I think I did my first gig where somebody gave me money when I was in the eighth grade, and I’ve been hooked ever since. I moved to Reno in 1987, and I’ve been a professor of music and served as director of the School of the Arts and chair of the music department. I also ran the Reno Jazz Festival for 25 years. During that time, I’ve had the pleasure of being involved in Reno’s vibrant live music scene, where I got to perform with the likes of Frank Sinatra, Sammy Davis Jr., Ray Charles, the Smothers Brothers and many more incredible musicians.
Reno is still a great town for live music, but it was something else back in those days. I was playing in the Harrah’s Orchestra six nights a week. On my off day, I played in the Reno Philharmonic, and I had a pretty active brass quintet and a jazz quintet. I’d wake up around 7:00 in the morning, spend all day on campus, head home for about an hour, eat a quick dinner, get in the car and drive up to South Lake, play all night, get home around 2:30 in the morning and do it all again the next day. The schedule was demanding, but it never felt like a chore because I was doing what I love.
That’s not to say there weren’t times I would have liked to just stay home. I remember one Christmas Eve, my second daughter had just been born less than a week before, and this performer named Charo was doing a two-week run at Harrah’s. She wasn’t really my favorite performer, so I really didn’t want to play already. On top of that, I’ve got a newborn, a house full of family from out of town, it’s Christmas Eve, and it’s snowing like crazy. Sure enough, right about the time I needed to leave to get to work, there’s a lull in the storm. I called my boss, and he says, “You gotta come.” So I threw on the chains and drove up the pass. That’s just how it was back then.
That was rare, though. Usually, I was driving up during the evening, and I got to watch the sun go down over the lake almost every day. It was a great time to be a musician in Reno. You could make decent money and have a family because you didn’t have to tour. It helped the University recruit some great talent, too, because they could make money on the side while they went to school.

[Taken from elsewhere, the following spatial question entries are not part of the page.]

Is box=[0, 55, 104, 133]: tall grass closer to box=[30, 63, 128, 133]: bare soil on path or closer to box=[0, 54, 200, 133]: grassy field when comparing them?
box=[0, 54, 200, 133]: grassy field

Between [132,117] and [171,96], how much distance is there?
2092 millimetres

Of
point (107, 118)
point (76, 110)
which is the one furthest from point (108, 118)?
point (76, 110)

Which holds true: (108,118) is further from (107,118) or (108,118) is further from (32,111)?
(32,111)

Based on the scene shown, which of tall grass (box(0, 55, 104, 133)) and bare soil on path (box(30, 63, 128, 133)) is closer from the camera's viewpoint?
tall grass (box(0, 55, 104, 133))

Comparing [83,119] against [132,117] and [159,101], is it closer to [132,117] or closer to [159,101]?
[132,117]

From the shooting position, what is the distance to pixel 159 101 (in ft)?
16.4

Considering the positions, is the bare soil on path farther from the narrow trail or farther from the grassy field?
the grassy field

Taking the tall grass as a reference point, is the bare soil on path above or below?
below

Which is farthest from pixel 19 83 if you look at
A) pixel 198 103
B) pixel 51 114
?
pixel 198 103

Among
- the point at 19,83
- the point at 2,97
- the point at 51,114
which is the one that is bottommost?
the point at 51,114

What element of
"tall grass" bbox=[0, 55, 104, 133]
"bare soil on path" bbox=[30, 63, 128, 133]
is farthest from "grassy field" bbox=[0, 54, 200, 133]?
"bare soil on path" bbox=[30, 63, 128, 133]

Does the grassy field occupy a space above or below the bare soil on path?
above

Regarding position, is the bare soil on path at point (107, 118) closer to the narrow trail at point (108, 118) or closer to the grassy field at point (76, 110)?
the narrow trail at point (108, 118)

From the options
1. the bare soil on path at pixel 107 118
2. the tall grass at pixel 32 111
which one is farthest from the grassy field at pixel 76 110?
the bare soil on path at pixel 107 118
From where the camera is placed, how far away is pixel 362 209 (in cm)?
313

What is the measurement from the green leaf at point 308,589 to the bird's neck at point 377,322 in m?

A lot of people view the old Reno as seedy and dirty. It’s attention grabbing to talk about the shady stuff, but that wasn’t the Reno I knew. What I remember is you could go out any night of the week and see great live music in one of the show rooms. People were friendly, and everyone was having a good time. I think that’s a part of the old Reno that’s alive and well. I’m proud to have been a part of that. I’m sad that there won’t be a Jazz Festival for my last year at the University, but that’s life. It will be back next year, and Reno will keep changing and growing. Whatever happens, I think Reno will always be a great town for art and music.